The Biden administration has proposed other measures to combat high drug pricing, which include letting Medicare negotiate more drug prices. Previously, this health insurance for those aged 65 or older was only able to negotiate the prices for 20 drugs or fewer per year. This change would help to lower the prices for drugs that treat diabetes, cardiovascular disease, and cancer. 

Additionally, Biden wants to implement a change that would expand the out-of-pocket cap to “all private insurance plans,” which is $2,000. This, according to Biden, will give “peace of mind … ” because people “won't have to choose between filling their prescription or putting food on the table.” These measures are necessary in the first place due to the interconnected problem of drug pricing. The main players in this are insurance companies, pharmacy benefit managers, and pharmaceutical companies. 

Pharmaceutical companies usually push the following line: Research and development of a drug is very costly, which raises the price. However, as this study published in 2022 has shown, this claim does not hold up. There is “no association between estimated research and development investments and treatment costs based on list prices at the launch of the product or based on net prices a year after launch.” As Robert Shmerling from Harvard Medicine points out, the prices of drugs in Europe, where prices are negotiated, are much lower, even if research and development are the same. 

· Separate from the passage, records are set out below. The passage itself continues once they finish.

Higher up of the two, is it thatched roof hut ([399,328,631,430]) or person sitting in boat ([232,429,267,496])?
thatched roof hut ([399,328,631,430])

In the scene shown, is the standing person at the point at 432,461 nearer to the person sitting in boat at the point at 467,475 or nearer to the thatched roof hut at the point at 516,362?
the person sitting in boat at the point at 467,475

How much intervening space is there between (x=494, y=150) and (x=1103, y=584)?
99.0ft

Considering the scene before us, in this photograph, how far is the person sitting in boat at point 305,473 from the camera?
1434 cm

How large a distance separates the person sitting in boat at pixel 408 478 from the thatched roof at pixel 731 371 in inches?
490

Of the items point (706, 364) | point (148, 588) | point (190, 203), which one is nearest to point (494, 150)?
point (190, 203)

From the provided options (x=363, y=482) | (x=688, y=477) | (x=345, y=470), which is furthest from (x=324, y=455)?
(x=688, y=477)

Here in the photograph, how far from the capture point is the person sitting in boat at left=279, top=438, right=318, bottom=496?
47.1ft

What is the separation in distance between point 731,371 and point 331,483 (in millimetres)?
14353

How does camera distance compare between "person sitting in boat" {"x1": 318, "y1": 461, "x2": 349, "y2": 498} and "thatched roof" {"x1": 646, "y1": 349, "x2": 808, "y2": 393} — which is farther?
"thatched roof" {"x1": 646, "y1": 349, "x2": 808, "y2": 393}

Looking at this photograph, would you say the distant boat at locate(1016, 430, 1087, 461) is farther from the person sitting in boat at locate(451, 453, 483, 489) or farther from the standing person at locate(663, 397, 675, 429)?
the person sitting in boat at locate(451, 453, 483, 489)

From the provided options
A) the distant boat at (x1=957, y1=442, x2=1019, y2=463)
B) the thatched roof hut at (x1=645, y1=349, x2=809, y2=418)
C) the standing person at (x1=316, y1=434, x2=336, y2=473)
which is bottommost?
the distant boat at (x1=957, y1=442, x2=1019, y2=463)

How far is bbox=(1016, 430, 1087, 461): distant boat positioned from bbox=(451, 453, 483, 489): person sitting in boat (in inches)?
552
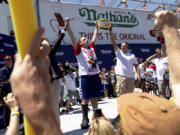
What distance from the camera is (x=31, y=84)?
49 centimetres

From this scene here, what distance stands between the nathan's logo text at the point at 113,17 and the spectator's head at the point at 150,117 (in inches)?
484

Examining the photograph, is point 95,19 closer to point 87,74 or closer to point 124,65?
point 124,65

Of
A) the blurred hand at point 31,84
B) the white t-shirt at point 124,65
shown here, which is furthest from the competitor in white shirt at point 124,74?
the blurred hand at point 31,84

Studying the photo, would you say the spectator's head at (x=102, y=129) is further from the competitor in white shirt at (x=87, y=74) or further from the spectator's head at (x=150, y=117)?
the competitor in white shirt at (x=87, y=74)

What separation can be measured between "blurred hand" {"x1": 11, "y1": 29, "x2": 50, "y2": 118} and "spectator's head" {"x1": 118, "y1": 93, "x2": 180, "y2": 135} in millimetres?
342

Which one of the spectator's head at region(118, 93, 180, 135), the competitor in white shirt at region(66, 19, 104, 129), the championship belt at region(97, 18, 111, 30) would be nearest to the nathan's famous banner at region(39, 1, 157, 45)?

Drug companies also undergo advertising campaigns that cost billions per year, which is banned in other countries but not in the United States. Marketing costs might factor into the cost of drug prices. The ads effectively stimulate interest in new drugs, which are developed sometimes merely for the sake of continuing the cycle of selling and advertising. Companies also undergo legal procedures for maintaining sole control over a drug; sometimes, when another company has a drug, they merely tweak it slightly and file a patent for a new drug. Other times, companies acquire drugs from other companies that patients need and jack up the price. All of these drugs are then heavily marketed to consumers. 

Another piece of this puzzle are pharmacy benefit managers, who “negotiate drug prices with health insurers and pharmacies.” These PBMs take part in the decisions of which drugs get covered by insurance and also how much they will cost. The problem is, PBMs effectively hike up the price of drugs through fees. Health Finance found that “rebates and fees received by PBMs account for 42% of every dollar spent on brand medicines in the commercial market.”

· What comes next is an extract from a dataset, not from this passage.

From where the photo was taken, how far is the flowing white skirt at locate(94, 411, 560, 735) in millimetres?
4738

Finally, insurance companies, as Shmerling says, have “increasingly shifted costs to patients through higher copays, deductibles, and premiums.” These higher costs have disincentivized patients to seek out drugs when they need them. 

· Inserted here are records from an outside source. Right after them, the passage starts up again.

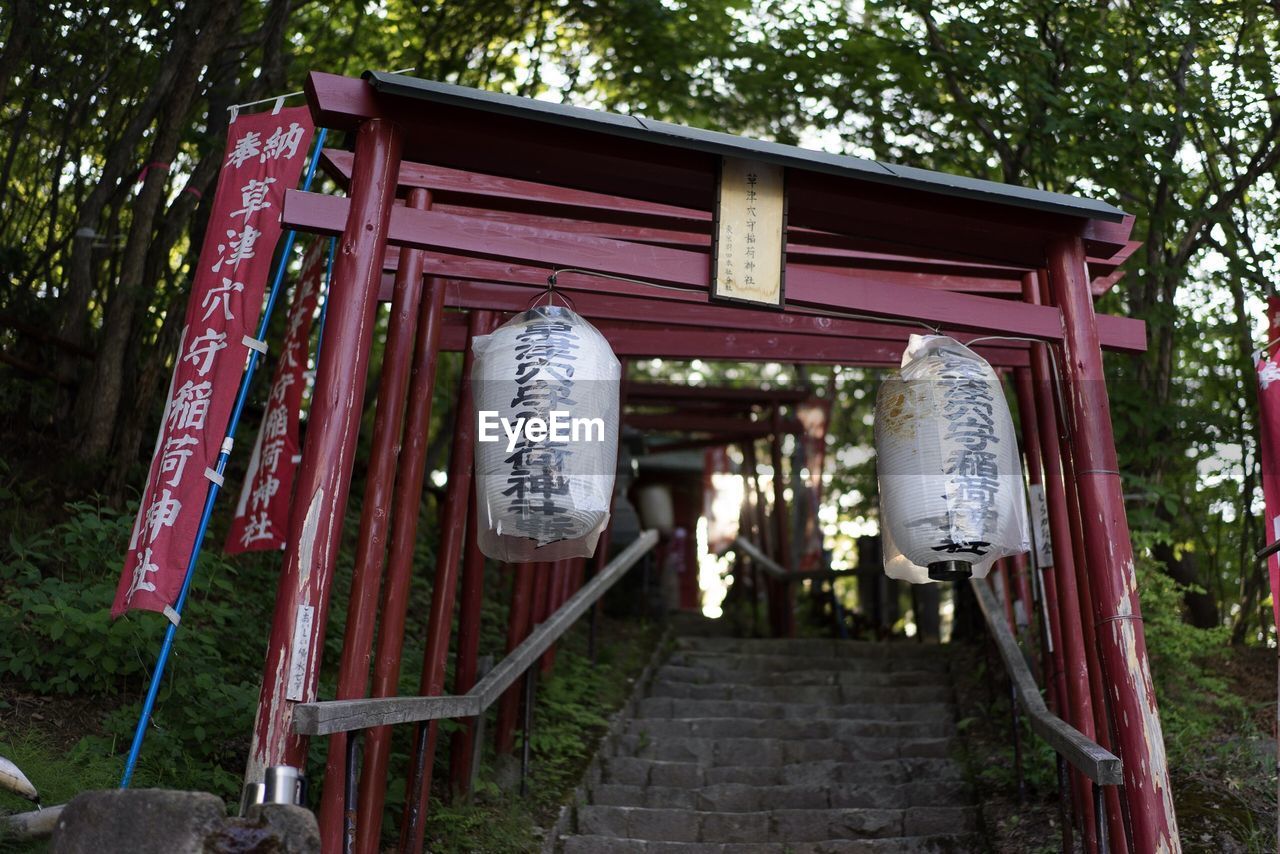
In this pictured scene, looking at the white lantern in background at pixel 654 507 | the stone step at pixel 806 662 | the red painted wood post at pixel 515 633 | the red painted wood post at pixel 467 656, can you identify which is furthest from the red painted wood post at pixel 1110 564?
the white lantern in background at pixel 654 507

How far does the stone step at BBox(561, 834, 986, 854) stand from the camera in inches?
257

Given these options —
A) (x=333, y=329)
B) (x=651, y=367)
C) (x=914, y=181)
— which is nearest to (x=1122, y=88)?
(x=914, y=181)

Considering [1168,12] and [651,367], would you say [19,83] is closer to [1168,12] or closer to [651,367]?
[1168,12]

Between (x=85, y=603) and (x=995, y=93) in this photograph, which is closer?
(x=85, y=603)

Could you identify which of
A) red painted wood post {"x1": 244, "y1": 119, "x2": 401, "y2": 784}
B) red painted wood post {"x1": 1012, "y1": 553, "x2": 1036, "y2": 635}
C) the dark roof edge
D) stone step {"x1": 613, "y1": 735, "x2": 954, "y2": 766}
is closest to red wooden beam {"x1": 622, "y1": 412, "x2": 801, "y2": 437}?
red painted wood post {"x1": 1012, "y1": 553, "x2": 1036, "y2": 635}

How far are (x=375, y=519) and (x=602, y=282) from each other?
1.57 metres

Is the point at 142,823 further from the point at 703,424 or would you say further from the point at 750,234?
the point at 703,424

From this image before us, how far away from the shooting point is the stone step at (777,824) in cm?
690

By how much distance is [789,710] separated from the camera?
29.4ft

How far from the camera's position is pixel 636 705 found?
905 centimetres

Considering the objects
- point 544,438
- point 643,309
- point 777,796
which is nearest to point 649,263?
point 544,438

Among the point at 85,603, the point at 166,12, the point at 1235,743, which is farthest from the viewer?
the point at 166,12

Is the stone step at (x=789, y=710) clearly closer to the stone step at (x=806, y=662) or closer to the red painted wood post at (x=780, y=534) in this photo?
the stone step at (x=806, y=662)

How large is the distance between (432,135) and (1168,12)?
6719 millimetres
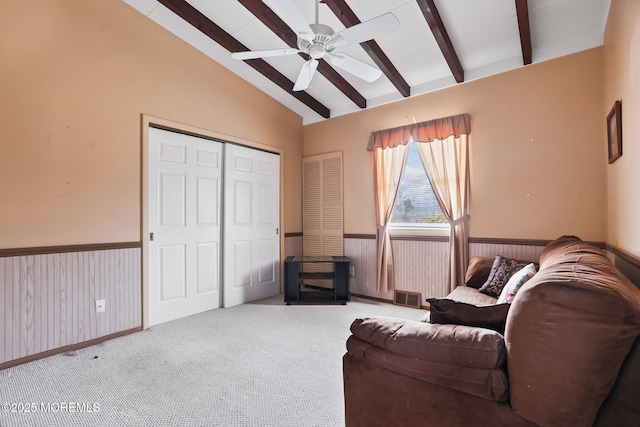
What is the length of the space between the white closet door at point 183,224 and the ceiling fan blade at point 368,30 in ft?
7.13

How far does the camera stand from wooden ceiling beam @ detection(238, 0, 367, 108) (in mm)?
2945

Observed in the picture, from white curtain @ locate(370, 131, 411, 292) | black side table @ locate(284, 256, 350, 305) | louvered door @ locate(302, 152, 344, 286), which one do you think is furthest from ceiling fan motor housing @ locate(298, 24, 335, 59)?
black side table @ locate(284, 256, 350, 305)

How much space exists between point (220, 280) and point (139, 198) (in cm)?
140

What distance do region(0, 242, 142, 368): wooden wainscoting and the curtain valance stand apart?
3.05 m

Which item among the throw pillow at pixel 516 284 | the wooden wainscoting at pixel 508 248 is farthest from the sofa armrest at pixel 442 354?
the wooden wainscoting at pixel 508 248

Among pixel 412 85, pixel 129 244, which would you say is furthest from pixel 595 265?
pixel 129 244

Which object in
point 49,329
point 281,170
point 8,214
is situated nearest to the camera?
point 8,214

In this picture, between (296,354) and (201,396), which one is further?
(296,354)

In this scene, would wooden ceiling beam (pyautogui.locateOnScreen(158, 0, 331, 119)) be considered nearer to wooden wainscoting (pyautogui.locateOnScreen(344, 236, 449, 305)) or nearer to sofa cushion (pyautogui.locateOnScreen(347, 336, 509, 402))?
wooden wainscoting (pyautogui.locateOnScreen(344, 236, 449, 305))

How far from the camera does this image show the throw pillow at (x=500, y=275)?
2896mm

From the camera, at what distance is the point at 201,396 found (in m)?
2.09

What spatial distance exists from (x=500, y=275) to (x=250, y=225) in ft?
9.79

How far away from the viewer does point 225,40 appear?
354 centimetres

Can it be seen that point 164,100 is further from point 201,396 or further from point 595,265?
point 595,265
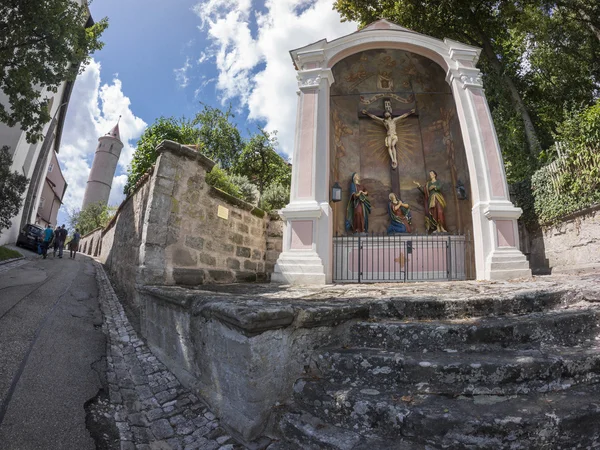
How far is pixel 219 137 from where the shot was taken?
23.7 metres

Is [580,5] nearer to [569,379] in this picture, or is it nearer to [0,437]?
[569,379]

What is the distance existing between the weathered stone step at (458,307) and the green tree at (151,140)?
18.2 metres

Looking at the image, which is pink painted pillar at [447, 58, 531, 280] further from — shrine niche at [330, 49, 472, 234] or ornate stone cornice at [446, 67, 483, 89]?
shrine niche at [330, 49, 472, 234]

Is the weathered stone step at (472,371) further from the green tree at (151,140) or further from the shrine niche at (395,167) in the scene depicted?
the green tree at (151,140)

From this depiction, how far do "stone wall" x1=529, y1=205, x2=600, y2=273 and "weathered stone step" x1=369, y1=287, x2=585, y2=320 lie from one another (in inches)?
187

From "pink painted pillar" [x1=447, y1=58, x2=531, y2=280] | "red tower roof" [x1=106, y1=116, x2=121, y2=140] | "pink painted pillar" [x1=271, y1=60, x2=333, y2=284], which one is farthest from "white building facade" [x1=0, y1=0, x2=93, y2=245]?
"red tower roof" [x1=106, y1=116, x2=121, y2=140]

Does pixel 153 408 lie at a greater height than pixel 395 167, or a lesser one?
lesser

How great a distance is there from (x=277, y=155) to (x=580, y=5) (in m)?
15.7

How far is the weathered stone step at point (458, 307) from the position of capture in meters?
2.57

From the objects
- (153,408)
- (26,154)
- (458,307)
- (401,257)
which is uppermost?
(26,154)

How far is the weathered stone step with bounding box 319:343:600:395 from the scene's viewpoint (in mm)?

Patients For Affordable Drugs (P4AD) highlights the stories of real patients and their struggles in affording necessary drugs across the nation. As one Philadelphian named Evan says, “Due to several health problems since I suffered a stroke in 2002, the amount of prescriptions I take are impossible to keep up with. Sometimes I have to choose between scripts and buying food! I need help to afford all the medication I take!”. This echoes similar stories of many other Philadelphians presented on P4AD's interactive map. Drug prices are simply unaffordable.

While ultimately the changes that would affect research institutions might have missed the mark, many of the other criticisms of high, predatory drug pricing are valid. In 2023, nearly 36% of Americans found it either “very difficult” or “somewhat difficult” to afford prescription drugs. To many, this disparity seems not only unnecessary but also unjust. 

For urging Biden to change this, some Democratic lawmakers seem to be on the right track, even if all the proposals are not equally successful. In light of exorbitant drug industry lobbying and campaign contributions, those that are engaged in this fight realize it is more important than ever to temper market forces and skip “Big Pharma” handouts in order to protect people.